Powell also acted to bolster the Fed’s independence. He will stay on as a governor until the investigations and legal challenges involving the Fed are resolved. His term as governor continues until January 2028, so his delayed retirement blocks the President’s appointment of a replacement with more appetite for low rates. Kevin Warsh will almost certainly be chair by the Fed’s next meeting in June, but the rest of the Fed’s leadership will maintain a high bar for rate cuts. For markets, the drama around the April decision modestly lowers the odds of cuts later this year. But the Mideast War and its implications for petroleum prices are more important factors for the rate outlook.
Real GDP grew 2.0% at an annualized pace in the first quarter of 2026, supported by a record-high contribution from AI-related fixed investment: computing equipment and peripherals, software, and research and development. Real consumer spending grew at a slower pace as the war raised energy prices; harsh winter weather was another headwind. Inflation overshot the Fed’s target again, as measured by the PCE price deflator.

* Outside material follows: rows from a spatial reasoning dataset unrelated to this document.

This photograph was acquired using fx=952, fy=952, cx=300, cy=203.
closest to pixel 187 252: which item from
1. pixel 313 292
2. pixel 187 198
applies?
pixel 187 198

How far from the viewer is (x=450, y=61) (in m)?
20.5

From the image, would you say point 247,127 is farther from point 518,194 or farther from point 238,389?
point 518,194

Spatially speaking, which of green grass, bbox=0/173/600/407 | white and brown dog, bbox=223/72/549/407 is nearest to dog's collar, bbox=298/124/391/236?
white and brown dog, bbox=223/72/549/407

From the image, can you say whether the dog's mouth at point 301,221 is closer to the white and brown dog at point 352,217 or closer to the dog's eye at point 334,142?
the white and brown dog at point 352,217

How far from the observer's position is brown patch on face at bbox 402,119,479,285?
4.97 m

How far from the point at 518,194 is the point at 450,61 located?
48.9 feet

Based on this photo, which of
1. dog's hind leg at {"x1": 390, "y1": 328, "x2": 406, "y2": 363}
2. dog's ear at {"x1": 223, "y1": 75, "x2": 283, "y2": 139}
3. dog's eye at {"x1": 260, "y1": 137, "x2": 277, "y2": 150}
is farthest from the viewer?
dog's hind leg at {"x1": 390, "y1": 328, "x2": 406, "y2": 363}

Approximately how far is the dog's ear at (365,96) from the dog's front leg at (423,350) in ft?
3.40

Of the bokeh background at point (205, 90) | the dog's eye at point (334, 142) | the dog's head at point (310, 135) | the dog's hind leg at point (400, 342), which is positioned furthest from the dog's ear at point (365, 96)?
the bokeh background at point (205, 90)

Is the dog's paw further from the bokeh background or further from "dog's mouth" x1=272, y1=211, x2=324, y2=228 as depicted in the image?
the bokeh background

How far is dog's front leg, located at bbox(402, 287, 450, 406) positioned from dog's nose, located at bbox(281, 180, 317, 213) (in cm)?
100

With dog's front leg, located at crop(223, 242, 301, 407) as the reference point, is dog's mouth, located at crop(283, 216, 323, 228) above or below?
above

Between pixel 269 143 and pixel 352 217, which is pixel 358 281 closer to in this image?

The Conference Board’s Consumer Confidence Index rose to 92.8 in April from an upwardly-revised 92.2 in March, and was slightly below its long-run average. The contrast with the University of Michigan’s Consumer Sentiment Index is striking, since the latter indicator fell to a record low in April. The University of Michigan’s survey has been weaker than other measures of consumer attitudes in recent months due to its higher sensitivity to inflation; The Conference Board’s measure likely provides a better signal of consumers’ spending intentions. Price pressures worsened in April: The ISM Manufacturing PMI reported the highest increase in input prices since 2022, and AAA reported a new four-year high in unleaded gas prices at the pump for American drivers.